←back to thread

The New Internet

(tailscale.com)
517 points ingve | 3 comments | | HN request time: 0s | source
Show context
sfRattan ◴[] No.41083257[source]
As I've been deliberately moving toward self-hosted computing, under my control, on my home network, I've had a feeling more and more that we're on the cusp of something transformative... For those who want it and those who care. There's an ecosystem of mostly FOSS software now designed to run on a home network and replace big, centralized, cloud providers. That software is right on the edge of being easy enough for everyone to use and for sufficient numbers of people to deploy and administer. News like Immich (to replace Google Photos) getting a major investment thanks to Louis Rossman and FUTO [1] is encouraging. The ecosystem of software you can now run on a commodity built NAS or homelab is, for me, the most exciting thing in computing since I first used the Internet in the late 90s.

The rollout and transformation, if it happens, won't look like all this stuff becoming so easy that every individual can run a server. But it is possible that every extended family will have at least one member who can run a server or administer a private network for the whole clan. And that's where tech like tailscale's offering will come in. That's where I see the author's vision being a believable moonshot:

Each extended family, and some small communities, with their own little interconnected, distributed network-citadels, behind the firewalls of which they do their computing, their sharing, and their work. Most family members won't need to understand it any more than they understand the centralized clouds they use now. And most networks won't be as well secured as a massive company can make its cloud offering, but a patchwork heterogeneity of network-citadels creates its own sort of security, and significantly lowers the value of any one "citadel" to even motivated adversaries.
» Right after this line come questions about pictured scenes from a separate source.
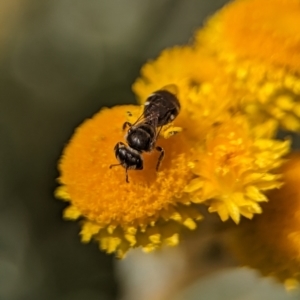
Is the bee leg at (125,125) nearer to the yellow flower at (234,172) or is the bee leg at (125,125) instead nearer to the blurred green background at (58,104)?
the yellow flower at (234,172)

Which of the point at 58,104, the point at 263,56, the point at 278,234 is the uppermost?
the point at 58,104

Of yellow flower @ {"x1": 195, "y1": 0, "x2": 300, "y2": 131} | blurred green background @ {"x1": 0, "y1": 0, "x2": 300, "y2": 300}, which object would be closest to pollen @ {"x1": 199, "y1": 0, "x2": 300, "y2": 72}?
yellow flower @ {"x1": 195, "y1": 0, "x2": 300, "y2": 131}

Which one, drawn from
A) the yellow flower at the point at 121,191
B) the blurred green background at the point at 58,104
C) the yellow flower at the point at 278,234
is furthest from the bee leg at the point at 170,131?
the blurred green background at the point at 58,104

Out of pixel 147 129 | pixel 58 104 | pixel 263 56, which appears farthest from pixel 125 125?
pixel 58 104

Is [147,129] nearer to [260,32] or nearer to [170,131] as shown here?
[170,131]

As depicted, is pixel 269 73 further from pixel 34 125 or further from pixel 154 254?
pixel 34 125

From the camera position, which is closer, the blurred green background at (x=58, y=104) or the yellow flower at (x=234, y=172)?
the yellow flower at (x=234, y=172)
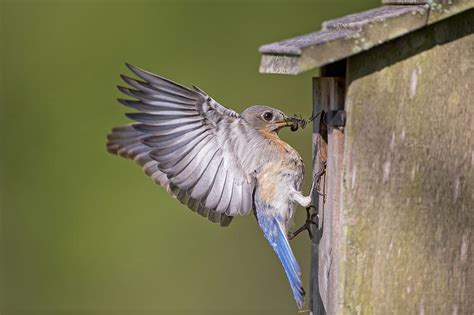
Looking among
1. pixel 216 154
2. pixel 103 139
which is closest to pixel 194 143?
pixel 216 154

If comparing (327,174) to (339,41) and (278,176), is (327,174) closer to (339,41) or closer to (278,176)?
(278,176)

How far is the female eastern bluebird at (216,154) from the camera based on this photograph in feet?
9.11

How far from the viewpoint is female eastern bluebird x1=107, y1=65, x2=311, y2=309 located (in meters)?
2.78

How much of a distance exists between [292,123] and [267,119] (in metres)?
0.10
[1]: https://www.youtube.com/watch?v=uyTPqxgqgjU

replies(5): >>41084139 #>>41084198 #>>41085648 #>>41089256 #>>41090762 #
1. fuzzfactor ◴[] No.41089256[source]
>at least one member who can run a server

It may be highly unlogical, but maybe by shooting for zero it would be possible to bat 1000?
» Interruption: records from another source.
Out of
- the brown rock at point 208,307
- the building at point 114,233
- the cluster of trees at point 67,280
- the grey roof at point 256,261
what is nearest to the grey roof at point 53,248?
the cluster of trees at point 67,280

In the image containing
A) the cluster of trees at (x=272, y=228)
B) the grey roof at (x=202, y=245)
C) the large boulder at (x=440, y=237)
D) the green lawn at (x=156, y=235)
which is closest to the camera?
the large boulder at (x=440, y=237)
I do everything it takes so that the "extended family" site just works after I leave, as long as the "operator" can keep track of their USB sticks.

Scrap PCs being used as media servers have no internal drive.

Boots to the stick containing the server app.

Accesses media on a second stick containing the files.

Hotplug the media stick to emulate game-cartridge/VCR-cassette convenience.

Upon server failure or massive update, replace that particular stick with a backup or later version, or in the worst case get another scrap PC.

I know, easier said than done :/

replies(1): >>41089384 #
2. sfRattan ◴[] No.41089384[source]
A medieval castle could be defended by surprisingly few people, but not by zero people. And a castle full of people who don't know how to fortify and maintain its defenses eventually becomes someone else's castle.

Aiming for zero required sysadmins in the short term after your own passing, I think the computers you leave behind will run into a similar case of the same general problem in the long term: there's no such thing as an entropy proof system. Castle walls erode and weapons rust if there are no skilled people to maintain them. Computer components slowly break down due to ordinary wear and tear. Software configurations become obsolete and unable to talk with other software, and become less secure as vulnerabilities are discovered over time. If there are no skilled people at all to maintain a familial network-citadel, it will eventually break down and fall into disuse.

replies(1): >>41091933 #
3. fuzzfactor ◴[] No.41091933[source]
You have hit the nail on the head.

Especially with passing, eventually it's like the siege of the Alamo, when the walls do end up breached there's not a soldier there that can do any good.